Rewrite the part of the records that runs from their start through the line containing "is nearest to the rough" as a numbered list, leaving out any blank lines.

## BEGIN Dataset records

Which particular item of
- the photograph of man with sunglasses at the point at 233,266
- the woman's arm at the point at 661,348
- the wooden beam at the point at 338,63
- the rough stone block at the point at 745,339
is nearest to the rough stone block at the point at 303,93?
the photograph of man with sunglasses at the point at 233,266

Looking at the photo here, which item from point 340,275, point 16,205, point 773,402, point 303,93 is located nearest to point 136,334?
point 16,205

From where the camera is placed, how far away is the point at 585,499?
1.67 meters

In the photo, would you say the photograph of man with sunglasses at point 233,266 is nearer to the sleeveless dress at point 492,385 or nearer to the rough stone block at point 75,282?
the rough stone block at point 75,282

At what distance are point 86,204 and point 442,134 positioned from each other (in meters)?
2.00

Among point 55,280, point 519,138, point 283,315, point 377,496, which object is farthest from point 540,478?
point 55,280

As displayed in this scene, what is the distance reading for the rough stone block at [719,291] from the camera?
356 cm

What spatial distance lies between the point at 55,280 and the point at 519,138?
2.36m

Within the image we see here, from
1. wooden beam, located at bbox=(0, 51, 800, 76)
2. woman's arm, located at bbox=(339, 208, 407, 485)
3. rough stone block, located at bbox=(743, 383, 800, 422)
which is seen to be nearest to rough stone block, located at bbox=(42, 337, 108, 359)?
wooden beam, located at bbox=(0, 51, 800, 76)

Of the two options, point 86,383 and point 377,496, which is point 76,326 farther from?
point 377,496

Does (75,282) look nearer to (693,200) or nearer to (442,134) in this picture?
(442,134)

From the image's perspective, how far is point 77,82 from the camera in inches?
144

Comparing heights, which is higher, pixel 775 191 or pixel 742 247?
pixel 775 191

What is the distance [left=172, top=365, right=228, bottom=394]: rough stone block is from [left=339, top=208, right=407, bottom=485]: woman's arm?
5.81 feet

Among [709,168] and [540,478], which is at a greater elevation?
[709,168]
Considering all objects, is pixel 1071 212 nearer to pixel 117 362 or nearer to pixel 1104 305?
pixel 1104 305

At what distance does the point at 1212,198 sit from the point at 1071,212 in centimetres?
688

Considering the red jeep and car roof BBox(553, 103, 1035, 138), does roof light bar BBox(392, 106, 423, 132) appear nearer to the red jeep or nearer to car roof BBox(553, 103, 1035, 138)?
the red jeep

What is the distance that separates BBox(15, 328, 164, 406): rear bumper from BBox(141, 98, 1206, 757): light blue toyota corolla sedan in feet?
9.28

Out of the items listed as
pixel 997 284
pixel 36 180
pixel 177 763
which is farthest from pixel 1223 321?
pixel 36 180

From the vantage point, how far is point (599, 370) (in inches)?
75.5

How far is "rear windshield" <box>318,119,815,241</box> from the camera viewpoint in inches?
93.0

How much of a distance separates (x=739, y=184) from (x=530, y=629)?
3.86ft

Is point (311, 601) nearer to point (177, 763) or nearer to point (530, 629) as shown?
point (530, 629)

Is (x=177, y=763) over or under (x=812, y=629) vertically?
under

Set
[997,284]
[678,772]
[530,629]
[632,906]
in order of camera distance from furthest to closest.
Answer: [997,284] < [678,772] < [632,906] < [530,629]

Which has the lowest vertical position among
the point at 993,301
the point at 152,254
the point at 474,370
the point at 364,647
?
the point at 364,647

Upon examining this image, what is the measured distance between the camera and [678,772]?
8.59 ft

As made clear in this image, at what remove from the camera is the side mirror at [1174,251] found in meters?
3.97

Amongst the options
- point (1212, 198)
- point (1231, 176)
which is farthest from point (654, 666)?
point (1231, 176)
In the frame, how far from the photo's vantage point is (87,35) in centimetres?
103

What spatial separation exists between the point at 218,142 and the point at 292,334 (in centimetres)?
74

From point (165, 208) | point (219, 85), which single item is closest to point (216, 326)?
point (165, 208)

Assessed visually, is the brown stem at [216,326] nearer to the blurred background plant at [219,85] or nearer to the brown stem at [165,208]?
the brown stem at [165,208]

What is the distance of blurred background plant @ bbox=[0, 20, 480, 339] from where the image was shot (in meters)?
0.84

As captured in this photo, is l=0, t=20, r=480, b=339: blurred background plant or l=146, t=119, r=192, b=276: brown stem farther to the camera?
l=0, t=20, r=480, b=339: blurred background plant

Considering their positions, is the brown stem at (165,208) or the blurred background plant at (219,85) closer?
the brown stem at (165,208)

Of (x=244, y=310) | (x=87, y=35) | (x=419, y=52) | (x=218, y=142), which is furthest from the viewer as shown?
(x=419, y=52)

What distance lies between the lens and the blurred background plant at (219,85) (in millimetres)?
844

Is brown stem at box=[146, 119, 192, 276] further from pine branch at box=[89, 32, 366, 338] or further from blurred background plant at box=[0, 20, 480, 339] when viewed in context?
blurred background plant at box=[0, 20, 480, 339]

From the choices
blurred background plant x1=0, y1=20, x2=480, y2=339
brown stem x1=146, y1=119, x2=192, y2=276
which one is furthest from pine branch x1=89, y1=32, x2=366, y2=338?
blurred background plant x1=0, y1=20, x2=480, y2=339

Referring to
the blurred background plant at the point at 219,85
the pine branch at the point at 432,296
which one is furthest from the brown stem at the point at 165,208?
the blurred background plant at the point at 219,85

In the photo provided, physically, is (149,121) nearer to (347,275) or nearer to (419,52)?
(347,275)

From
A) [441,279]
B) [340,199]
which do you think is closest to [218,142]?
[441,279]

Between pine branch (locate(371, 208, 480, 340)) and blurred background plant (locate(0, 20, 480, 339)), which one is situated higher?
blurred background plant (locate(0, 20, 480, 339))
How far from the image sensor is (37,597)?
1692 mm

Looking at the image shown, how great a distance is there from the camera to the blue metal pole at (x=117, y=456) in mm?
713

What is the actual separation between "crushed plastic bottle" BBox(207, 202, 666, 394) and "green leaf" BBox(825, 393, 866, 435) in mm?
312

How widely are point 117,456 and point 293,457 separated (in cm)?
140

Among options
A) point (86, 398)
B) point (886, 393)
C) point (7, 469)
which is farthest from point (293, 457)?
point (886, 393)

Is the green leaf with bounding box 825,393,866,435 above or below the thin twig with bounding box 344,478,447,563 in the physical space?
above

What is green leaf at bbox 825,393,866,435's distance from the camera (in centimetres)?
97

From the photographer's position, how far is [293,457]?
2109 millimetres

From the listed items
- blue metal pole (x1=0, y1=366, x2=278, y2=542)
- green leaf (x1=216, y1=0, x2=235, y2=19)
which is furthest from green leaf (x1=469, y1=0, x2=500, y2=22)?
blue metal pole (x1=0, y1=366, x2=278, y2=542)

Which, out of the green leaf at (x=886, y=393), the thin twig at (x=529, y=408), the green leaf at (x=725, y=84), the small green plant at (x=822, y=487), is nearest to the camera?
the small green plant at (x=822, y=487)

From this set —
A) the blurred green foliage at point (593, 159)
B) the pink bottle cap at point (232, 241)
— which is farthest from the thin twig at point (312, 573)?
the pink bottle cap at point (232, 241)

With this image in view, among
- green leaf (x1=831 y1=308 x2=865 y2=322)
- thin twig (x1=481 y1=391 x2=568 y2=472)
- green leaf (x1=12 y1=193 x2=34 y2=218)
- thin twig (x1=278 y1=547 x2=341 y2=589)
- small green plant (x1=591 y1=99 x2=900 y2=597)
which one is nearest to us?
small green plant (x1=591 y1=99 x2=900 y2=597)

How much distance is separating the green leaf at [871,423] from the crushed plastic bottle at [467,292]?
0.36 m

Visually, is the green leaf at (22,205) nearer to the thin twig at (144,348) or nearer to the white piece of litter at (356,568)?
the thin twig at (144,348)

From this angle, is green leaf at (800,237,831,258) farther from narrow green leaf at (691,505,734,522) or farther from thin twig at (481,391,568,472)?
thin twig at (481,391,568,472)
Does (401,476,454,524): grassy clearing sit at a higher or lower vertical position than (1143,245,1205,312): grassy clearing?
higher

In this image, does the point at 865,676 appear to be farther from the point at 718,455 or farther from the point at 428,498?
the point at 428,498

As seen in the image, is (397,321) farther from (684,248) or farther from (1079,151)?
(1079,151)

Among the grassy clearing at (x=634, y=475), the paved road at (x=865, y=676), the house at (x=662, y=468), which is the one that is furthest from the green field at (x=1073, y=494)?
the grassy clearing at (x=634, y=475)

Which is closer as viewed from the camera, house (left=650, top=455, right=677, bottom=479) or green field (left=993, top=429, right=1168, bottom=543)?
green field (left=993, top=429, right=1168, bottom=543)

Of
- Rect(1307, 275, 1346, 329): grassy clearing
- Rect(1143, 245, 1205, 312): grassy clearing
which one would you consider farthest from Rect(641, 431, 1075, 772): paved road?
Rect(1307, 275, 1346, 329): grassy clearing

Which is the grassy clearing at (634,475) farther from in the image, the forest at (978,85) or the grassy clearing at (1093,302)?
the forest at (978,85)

## END Dataset records

## Result of this exercise
1. Which particular item of
2. - the photograph of man with sunglasses at the point at 233,266
3. - the woman's arm at the point at 661,348
4. - the wooden beam at the point at 338,63
5. - the rough stone block at the point at 745,339
6. is nearest to the rough stone block at the point at 303,93?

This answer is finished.